§ QUOTED PASSAGE
- - -
A crater chain is a line of craters along the surface of an astronomical body. The descriptor term for crater chains is catena , plural catenae  (Latin for "chain"), as specified by the International Astronomical Union's rules on planetary nomenclature.

Many examples of such chains are thought to have been formed by the impact of a body that was broken up by tidal forces into a string of smaller objects following roughly the same orbit. An example of such a tidally disrupted body that was observed prior to its impact on Jupiter is Comet Shoemaker-Levy 9. During the Voyager observations of the Jupiter system, planetary scientists identified 13 crater chains on Callisto and three on Ganymede (except those formed by secondary craters). Later some of these chains turned out to be secondary or tectonic features, but some other chains were discovered. As of 1996, 8 primary chains on Callisto and 3 on Ganymede were confirmed.

Other cases, such as many of those on Mars, represent chains of collapse pits associated with grabens (see, for example, the Tithoniae Catenae near Tithonium Chasma).
- - -
§ DATASET RECORDS
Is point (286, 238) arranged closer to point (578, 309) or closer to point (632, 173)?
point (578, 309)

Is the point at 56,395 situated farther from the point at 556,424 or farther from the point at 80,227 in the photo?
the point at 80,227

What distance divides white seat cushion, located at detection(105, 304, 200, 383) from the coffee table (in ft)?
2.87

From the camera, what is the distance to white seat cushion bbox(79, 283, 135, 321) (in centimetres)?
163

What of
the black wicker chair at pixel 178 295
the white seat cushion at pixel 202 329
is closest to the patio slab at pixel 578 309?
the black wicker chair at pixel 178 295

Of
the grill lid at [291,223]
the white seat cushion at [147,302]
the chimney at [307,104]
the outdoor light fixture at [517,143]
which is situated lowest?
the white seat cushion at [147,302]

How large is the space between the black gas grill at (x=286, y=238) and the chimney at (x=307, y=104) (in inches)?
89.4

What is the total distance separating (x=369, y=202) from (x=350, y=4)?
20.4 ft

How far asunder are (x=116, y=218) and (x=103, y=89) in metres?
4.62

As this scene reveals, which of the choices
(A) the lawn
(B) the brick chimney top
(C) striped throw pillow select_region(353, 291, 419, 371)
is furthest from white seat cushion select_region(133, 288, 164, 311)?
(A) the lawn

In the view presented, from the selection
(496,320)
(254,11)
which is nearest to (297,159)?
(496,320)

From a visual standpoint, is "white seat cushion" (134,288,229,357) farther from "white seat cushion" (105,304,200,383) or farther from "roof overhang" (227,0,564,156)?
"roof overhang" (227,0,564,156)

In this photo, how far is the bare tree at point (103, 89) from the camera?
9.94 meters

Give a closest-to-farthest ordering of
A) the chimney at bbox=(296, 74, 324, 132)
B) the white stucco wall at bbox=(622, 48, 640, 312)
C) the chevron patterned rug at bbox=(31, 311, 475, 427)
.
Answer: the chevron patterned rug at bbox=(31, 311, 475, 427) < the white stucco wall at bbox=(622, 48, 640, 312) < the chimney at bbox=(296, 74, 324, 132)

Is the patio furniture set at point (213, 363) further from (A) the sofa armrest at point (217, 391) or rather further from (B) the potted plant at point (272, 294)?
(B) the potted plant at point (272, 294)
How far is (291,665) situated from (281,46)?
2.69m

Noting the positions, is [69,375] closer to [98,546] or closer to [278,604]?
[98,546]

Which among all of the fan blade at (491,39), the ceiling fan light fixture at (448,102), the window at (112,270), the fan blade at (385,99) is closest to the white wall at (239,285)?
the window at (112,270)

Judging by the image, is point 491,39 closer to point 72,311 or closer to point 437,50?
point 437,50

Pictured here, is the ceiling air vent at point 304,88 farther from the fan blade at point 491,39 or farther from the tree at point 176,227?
- - -
§ WHAT IS ASKED
Set down the crater chain passage above again, word for word and in full.

§ WRITTEN ANSWER
A crater chain is a line of craters along the surface of an astronomical body. The descriptor term for crater chains is catena , plural catenae  (Latin for "chain"), as specified by the International Astronomical Union's rules on planetary nomenclature.

Many examples of such chains are thought to have been formed by the impact of a body that was broken up by tidal forces into a string of smaller objects following roughly the same orbit. An example of such a tidally disrupted body that was observed prior to its impact on Jupiter is Comet Shoemaker-Levy 9. During the Voyager observations of the Jupiter system, planetary scientists identified 13 crater chains on Callisto and three on Ganymede (except those formed by secondary craters). Later some of these chains turned out to be secondary or tectonic features, but some other chains were discovered. As of 1996, 8 primary chains on Callisto and 3 on Ganymede were confirmed.

Other cases, such as many of those on Mars, represent chains of collapse pits associated with grabens (see, for example, the Tithoniae Catenae near Tithonium Chasma).